Directive ->
Take the line that contains "Out of the options" and each line after it in the material below, and transcribe them exactly, stopping at the end.

Stored data ->

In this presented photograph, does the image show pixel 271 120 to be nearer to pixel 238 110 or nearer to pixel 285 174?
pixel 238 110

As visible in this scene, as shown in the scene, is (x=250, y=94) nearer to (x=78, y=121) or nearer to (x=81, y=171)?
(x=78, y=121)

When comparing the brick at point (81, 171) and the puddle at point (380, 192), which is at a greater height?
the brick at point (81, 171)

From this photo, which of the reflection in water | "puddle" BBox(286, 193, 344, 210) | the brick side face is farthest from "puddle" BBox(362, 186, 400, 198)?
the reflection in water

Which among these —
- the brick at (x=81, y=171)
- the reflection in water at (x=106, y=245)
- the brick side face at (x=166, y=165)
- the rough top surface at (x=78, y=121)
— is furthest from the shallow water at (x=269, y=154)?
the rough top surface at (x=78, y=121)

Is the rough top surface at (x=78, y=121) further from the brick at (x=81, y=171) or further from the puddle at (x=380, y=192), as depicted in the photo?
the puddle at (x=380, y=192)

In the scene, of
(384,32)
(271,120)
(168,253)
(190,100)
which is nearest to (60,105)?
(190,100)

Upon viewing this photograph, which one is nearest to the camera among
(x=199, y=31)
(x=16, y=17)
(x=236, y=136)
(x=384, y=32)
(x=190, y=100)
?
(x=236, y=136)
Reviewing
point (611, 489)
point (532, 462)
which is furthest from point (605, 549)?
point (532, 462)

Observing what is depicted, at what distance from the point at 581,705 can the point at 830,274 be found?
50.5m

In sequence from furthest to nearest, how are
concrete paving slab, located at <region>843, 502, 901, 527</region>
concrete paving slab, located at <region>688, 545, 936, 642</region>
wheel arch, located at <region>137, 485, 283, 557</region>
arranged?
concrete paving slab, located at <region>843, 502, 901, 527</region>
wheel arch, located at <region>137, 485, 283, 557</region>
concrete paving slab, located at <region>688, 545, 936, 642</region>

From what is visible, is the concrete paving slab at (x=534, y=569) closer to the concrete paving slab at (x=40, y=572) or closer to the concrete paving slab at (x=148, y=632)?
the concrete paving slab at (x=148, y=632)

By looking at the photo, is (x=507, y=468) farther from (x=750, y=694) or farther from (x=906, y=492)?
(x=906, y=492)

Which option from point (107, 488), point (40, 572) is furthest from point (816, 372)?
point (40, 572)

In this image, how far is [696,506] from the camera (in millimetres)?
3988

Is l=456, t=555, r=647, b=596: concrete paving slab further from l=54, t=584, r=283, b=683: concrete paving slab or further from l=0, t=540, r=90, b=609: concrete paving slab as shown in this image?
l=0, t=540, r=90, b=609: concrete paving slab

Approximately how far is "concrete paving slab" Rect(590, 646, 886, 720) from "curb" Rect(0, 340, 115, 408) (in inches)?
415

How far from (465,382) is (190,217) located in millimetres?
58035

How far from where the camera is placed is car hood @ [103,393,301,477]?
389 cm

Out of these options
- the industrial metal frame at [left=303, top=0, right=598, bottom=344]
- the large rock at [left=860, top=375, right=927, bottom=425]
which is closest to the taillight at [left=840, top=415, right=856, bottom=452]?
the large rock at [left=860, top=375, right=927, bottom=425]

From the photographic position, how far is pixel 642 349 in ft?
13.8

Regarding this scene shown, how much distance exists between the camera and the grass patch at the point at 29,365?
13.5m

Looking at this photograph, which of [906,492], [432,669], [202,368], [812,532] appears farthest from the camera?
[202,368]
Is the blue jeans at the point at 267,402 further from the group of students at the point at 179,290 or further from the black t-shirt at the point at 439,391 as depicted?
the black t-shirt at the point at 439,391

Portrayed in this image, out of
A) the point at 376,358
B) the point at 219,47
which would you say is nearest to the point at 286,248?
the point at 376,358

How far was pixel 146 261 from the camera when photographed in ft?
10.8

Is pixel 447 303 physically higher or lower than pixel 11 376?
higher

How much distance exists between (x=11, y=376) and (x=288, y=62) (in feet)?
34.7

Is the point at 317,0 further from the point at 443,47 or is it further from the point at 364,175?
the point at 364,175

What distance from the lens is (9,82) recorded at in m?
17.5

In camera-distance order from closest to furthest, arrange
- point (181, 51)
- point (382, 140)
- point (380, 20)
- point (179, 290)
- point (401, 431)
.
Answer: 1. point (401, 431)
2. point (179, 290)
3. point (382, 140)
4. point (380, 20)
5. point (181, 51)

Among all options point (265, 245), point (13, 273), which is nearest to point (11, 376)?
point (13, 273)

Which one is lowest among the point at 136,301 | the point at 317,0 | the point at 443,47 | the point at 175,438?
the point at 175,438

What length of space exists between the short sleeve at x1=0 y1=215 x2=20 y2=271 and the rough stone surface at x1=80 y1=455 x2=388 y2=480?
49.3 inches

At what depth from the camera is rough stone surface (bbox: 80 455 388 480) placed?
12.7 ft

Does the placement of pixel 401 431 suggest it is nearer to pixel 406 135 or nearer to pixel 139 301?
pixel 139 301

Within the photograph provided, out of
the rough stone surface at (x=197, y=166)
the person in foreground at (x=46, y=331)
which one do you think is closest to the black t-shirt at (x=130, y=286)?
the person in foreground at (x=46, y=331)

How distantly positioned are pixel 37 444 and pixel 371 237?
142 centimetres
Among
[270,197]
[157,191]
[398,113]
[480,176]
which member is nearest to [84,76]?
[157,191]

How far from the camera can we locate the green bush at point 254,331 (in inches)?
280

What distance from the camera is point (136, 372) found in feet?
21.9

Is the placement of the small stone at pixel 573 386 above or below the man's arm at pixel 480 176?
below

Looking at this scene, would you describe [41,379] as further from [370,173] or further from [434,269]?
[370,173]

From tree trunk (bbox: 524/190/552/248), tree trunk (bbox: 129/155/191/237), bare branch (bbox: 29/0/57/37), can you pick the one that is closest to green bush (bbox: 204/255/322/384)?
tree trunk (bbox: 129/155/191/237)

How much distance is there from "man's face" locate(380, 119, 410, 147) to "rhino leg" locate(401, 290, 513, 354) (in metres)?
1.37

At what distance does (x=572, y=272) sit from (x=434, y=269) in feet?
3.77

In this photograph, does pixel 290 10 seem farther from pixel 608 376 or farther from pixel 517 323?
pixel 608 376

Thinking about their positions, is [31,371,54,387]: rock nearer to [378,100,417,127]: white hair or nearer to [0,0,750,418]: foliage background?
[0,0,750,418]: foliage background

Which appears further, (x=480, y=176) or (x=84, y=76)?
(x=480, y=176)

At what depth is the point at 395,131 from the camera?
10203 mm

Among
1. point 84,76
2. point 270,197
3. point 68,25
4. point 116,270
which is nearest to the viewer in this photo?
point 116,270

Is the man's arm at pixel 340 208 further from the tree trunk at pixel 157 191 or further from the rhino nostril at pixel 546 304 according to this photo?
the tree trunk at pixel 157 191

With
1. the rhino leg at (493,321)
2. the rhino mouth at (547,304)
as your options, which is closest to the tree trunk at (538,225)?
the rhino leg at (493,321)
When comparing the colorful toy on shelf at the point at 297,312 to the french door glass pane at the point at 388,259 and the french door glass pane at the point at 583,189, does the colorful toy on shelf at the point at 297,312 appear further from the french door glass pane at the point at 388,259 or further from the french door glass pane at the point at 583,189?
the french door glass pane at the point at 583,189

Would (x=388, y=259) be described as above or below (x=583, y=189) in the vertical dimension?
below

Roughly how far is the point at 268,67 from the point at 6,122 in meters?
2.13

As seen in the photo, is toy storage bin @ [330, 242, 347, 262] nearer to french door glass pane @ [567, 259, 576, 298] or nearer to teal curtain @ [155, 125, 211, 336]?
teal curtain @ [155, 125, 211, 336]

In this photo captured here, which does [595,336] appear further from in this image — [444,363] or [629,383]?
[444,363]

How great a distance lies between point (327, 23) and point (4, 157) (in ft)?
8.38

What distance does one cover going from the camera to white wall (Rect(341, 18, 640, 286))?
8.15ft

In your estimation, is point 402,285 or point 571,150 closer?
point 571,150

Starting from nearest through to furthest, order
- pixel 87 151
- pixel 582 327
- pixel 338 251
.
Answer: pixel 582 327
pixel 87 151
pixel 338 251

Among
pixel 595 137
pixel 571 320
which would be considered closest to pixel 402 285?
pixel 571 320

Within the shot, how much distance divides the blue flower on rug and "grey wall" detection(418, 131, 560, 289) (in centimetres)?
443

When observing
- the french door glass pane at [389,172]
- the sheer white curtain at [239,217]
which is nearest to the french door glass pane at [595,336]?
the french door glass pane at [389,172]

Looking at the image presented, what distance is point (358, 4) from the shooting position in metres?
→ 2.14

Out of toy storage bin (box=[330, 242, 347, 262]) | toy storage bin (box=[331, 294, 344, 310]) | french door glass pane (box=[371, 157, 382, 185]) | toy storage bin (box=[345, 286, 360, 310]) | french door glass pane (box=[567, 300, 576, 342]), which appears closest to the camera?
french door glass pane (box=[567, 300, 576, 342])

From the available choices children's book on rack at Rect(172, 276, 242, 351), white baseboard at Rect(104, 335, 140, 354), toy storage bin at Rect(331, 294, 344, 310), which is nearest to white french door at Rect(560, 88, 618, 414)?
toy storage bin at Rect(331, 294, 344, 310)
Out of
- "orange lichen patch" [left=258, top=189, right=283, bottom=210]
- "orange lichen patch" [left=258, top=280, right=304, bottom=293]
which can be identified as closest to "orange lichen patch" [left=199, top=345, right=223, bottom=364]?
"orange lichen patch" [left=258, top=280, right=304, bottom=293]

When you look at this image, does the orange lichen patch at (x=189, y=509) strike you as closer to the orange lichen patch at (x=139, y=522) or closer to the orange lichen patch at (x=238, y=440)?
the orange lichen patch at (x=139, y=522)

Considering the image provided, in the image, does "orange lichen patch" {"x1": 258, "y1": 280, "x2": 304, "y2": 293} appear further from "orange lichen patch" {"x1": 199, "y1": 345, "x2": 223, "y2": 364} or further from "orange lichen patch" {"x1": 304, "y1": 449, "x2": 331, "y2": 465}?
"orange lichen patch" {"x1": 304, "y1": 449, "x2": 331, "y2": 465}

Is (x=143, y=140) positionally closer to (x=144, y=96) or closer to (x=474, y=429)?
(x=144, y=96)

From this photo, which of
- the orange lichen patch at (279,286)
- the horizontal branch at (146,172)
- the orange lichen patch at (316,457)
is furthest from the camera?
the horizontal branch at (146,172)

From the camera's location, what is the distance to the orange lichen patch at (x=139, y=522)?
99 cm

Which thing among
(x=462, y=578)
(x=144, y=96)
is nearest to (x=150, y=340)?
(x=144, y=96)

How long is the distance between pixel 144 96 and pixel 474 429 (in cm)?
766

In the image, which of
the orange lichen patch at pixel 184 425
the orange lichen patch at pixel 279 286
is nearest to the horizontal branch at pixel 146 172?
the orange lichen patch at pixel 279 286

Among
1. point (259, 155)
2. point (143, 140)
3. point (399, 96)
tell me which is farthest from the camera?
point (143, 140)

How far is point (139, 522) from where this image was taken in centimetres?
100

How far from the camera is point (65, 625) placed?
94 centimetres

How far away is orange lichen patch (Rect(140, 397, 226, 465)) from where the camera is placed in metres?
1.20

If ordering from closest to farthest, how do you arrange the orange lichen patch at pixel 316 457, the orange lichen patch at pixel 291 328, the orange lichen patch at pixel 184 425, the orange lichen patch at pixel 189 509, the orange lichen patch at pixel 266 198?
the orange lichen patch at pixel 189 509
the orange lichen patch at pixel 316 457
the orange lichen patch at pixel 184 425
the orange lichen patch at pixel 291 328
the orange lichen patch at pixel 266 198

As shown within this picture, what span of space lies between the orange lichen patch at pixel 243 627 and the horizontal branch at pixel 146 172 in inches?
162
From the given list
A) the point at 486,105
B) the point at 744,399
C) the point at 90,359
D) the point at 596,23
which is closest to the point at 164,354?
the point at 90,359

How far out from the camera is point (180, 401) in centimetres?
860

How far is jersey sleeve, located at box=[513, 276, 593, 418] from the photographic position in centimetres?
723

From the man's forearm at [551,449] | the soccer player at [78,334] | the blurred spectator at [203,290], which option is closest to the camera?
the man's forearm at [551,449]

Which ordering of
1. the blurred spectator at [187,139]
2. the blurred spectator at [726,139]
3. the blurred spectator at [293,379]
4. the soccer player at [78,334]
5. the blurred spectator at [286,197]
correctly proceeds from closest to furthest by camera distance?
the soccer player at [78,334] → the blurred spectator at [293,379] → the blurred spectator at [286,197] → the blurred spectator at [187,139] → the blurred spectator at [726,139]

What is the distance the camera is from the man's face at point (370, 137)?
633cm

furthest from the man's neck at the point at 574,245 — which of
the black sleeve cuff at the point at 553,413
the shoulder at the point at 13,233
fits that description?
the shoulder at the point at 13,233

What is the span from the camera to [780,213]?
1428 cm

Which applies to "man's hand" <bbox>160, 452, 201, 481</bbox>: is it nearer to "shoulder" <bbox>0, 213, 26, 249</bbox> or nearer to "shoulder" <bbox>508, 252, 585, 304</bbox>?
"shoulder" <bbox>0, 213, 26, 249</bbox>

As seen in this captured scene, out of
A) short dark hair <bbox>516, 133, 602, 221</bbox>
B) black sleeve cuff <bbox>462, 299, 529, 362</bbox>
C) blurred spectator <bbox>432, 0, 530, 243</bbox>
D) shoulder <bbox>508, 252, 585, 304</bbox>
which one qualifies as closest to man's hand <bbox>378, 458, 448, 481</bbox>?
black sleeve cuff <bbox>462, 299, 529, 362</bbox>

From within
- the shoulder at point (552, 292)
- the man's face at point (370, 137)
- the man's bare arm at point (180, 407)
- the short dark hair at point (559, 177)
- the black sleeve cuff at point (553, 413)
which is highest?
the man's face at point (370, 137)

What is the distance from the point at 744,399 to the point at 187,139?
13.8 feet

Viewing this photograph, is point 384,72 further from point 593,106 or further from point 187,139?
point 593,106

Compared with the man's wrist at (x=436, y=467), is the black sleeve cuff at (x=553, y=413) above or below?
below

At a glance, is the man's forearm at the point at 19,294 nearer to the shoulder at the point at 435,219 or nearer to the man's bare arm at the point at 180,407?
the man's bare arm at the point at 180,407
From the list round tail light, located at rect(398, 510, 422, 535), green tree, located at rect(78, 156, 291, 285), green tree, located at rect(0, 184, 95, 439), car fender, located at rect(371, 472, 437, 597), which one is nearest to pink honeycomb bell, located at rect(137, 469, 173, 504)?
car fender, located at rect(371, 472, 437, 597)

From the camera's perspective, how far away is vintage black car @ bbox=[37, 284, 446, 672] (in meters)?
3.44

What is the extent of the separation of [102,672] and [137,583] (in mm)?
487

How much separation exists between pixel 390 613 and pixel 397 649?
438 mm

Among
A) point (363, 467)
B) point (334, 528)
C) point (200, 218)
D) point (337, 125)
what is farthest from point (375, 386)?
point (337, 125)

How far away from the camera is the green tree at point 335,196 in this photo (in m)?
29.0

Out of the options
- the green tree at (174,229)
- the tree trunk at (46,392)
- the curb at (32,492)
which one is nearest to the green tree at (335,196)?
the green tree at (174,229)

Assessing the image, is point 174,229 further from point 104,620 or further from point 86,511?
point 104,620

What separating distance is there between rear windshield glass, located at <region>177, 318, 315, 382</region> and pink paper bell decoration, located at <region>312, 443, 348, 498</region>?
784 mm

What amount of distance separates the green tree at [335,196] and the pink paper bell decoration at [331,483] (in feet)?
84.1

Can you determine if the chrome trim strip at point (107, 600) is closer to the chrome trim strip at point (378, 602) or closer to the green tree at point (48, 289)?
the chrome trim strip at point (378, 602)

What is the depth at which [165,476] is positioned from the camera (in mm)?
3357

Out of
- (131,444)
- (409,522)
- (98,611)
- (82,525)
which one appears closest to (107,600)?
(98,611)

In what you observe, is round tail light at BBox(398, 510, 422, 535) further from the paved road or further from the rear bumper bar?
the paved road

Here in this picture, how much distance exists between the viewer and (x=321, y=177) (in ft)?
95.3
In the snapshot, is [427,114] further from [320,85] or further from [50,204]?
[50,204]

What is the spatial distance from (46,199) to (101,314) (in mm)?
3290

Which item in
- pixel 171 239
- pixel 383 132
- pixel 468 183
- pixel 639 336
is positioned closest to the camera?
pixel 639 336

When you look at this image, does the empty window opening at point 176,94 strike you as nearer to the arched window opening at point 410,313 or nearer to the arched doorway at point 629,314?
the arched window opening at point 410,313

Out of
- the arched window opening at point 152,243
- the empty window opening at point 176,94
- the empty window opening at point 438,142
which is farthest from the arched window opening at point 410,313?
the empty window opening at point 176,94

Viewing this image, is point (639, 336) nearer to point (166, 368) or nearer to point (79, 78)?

Solution to the exercise ->
Out of the options
- the green tree at (174,229)
- the tree trunk at (46,392)
- the curb at (32,492)
which one is nearest to the green tree at (335,196)?
the green tree at (174,229)

Assessing the image, is point 174,229 further from point 104,620 or further from point 86,511?
point 104,620

What separating distance is there between rear windshield glass, located at <region>177, 318, 315, 382</region> and pink paper bell decoration, located at <region>312, 443, 348, 498</region>?
784 mm

What amount of distance separates the green tree at [335,196] and the pink paper bell decoration at [331,483] (in feet)?
84.1

Can you determine if the chrome trim strip at point (107, 600) is closer to the chrome trim strip at point (378, 602) or closer to the green tree at point (48, 289)?
the chrome trim strip at point (378, 602)

What is the depth at which [165,476] is positioned from the camera (in mm)?
3357

Out of
- (131,444)
- (409,522)
- (98,611)
- (82,525)
which one appears closest to (107,600)?
(98,611)

In what you observe, is round tail light at BBox(398, 510, 422, 535) further from the paved road or further from the rear bumper bar?
the paved road

Here in this picture, how much distance exists between the viewer and (x=321, y=177) (in ft)?
95.3
In the snapshot, is [427,114] further from [320,85] or further from [50,204]?
[50,204]

What is the spatial distance from (46,199) to (101,314) (in mm)?
3290

Which item in
- pixel 171 239
- pixel 383 132
- pixel 468 183
- pixel 639 336
is positioned closest to the camera?
pixel 639 336

When you look at this image, does the empty window opening at point 176,94 strike you as nearer to the arched window opening at point 410,313 or nearer to the arched doorway at point 629,314?
the arched window opening at point 410,313

Out of
- the arched window opening at point 152,243
- the empty window opening at point 176,94
- the empty window opening at point 438,142
which is farthest from the arched window opening at point 410,313?
the empty window opening at point 176,94

Viewing this image, is point (639, 336) nearer to point (166, 368) or nearer to point (79, 78)?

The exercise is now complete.